Whether serving as a full-time coach or as a teacher with a hybrid position who splits the school day between coaching and teaching, coaches are uniquely situated to be supportive partners in the classroom.

The depth in which coaches can thrive in their roles depends on some key foundations of coaching. Here are 10 that I’ve borrowed from great coaches along the way.

1. Building relationships. The quality of the relationship determines the extent to which the coaching will be received. Creating a nonjudgmental, safe space is essential to holding the vulnerability, openness, and courage it takes for transformation to happen.

2. Cultivating a growth mindset. Much research has emerged on the importance of a growth mindset in learning. Applying the philosophy that we all grow with targeted practice and support is so much more helpful to education than labeling teachers as “good” or “bad.” Through a growth mindset lens, observations and student assessments transform from evaluative classifications to growing practices that move teaching and learning from where it is to where it can be.

3. Listening. Authentically listening to individual experiences can lead to personalized and differentiated support based on needs.

4. Asking guiding questions. The heart of coaching lies in dialogue and questions. It isn’t about telling someone how to teach; it’s about creating space to pause and reflect on teaching practices in partnership. If posed in the context of classroom observations, questions both before and after a lesson can help create a climate for such reflection.

Sample questions for pre-observation:

  • Is there an area you’re particularly working on growing in your teaching practice (collaborative grouping, equity in class discussions, etc.)?
  • Is there anything you’d like another set of eyes on during your lesson?
  • What is the biggest instructional challenge that you’re facing right now?
  • What about your teaching practice are you most proud of?

Sample reflection questions for after the lesson:

  • How do you think it went?
  • Is there anything you might do differently?
  • What are your next steps?

5. Being a thought partner. Coaching isn’t hierarchical; it’s a collaborative partnership between professionals. Having another set of eyes in the classroom, or someone to be a mirror for the countless things happening at high speed in a lesson or day can help broaden one’s perspective on how to address challenges in the classroom and illuminate next steps.

6. Enhancing reflection practices. Continuous, reflective dialogue can create a deeper dimension for looking at one’s teaching practice. Over time, these reflective strategies and tools will become internalized, and the lens through which the classroom is viewed will change. When enough people are engaged in this type of work, it can also lead to a culture of reflection and dialogue among staff.
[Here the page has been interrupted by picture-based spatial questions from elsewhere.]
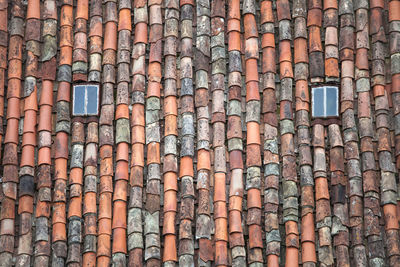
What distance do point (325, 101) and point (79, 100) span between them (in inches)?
117

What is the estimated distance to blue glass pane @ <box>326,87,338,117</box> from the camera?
524 inches

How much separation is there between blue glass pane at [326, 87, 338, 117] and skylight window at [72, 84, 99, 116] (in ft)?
9.11

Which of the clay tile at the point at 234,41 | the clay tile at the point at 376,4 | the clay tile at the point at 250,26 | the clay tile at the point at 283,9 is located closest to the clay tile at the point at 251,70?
the clay tile at the point at 234,41

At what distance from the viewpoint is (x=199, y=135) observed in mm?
13172

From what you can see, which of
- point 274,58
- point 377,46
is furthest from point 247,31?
point 377,46

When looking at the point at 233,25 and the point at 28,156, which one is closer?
the point at 28,156

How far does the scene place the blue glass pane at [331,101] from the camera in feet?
43.7

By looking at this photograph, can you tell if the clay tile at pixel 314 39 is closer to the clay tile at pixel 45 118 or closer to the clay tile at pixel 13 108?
the clay tile at pixel 45 118

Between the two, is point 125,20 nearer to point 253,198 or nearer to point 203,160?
point 203,160

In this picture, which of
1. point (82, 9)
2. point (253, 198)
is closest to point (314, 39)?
point (253, 198)

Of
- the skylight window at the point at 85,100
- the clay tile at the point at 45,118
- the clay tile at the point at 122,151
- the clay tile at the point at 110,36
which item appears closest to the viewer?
the clay tile at the point at 122,151

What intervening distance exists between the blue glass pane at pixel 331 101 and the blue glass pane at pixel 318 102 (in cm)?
6

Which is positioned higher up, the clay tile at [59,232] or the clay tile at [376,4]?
the clay tile at [376,4]

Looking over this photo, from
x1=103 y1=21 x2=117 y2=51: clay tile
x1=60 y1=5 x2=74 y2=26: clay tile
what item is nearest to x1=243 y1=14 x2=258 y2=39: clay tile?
x1=103 y1=21 x2=117 y2=51: clay tile
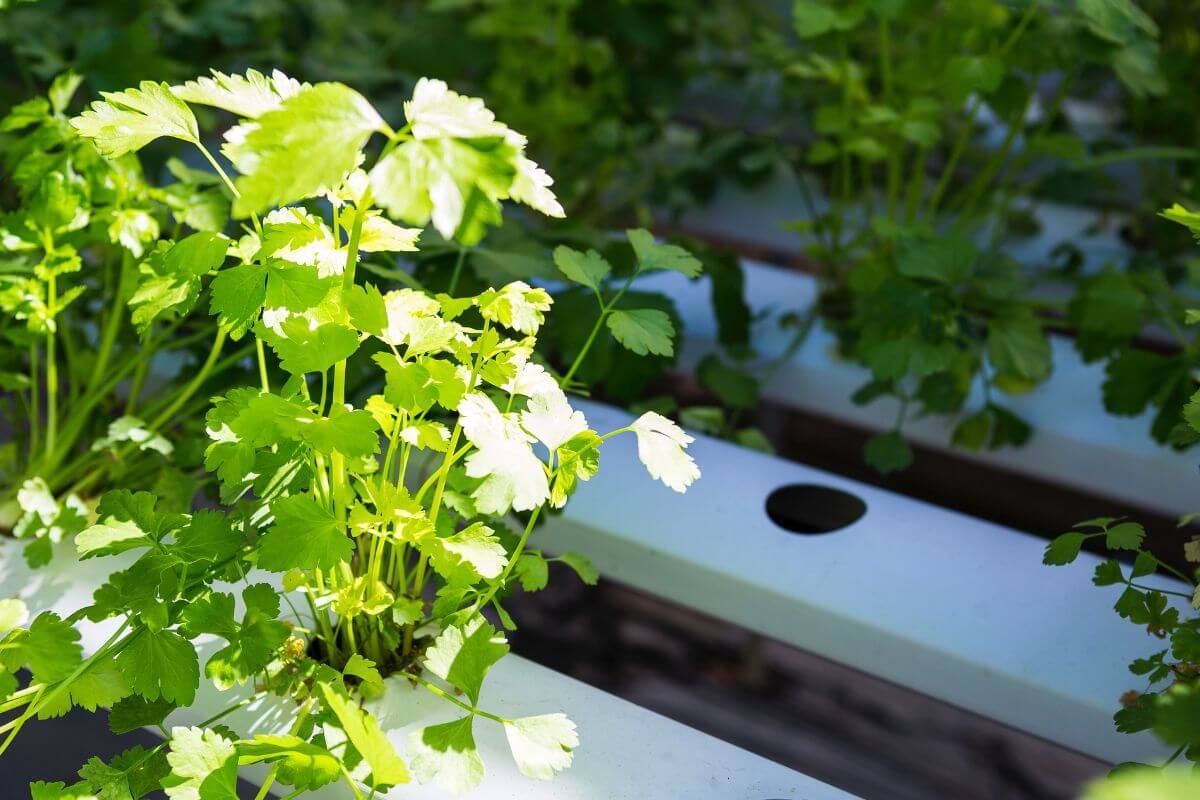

7. Keeping an eye on the goal. Conversations around a vision can help align learning goals with instructional practices, assessment of student work, and what professional development might be needed to reach shared goals. This can help keep the focus on students and their learning experiences so that both teaching and coaching come from a student-centered approach.

8. Sharing pedagogical knowledge. Whether through sharing a menu of instructional strategies, giving feedback, demonstrating lessons, co-teaching, or co-planning lessons and unit plans, coaches can be a tremendous resource for building learning tools and assessment practices.

9. Connecting with resources. Coaches can share best practices and research, as well as make connections to helpful educational organizations that can enrich the classroom learning experience.

10. Continuing the process. Ideally, coaching is a continuous process that helps teachers grow their practice over time. Though we can certainly learn from a single feedback session, the depth to be gained from an ongoing partnership can accommodate the nuanced, multifaceted, and rigorous practice of teaching and learning.

For as much as teaching is a multifaceted, complex endeavor, coaching is as well. Through their approach, coaches have the unique opportunity to help teachers grow their practice by being supportive thought partners and extra sets of eyes and ears in the classroom.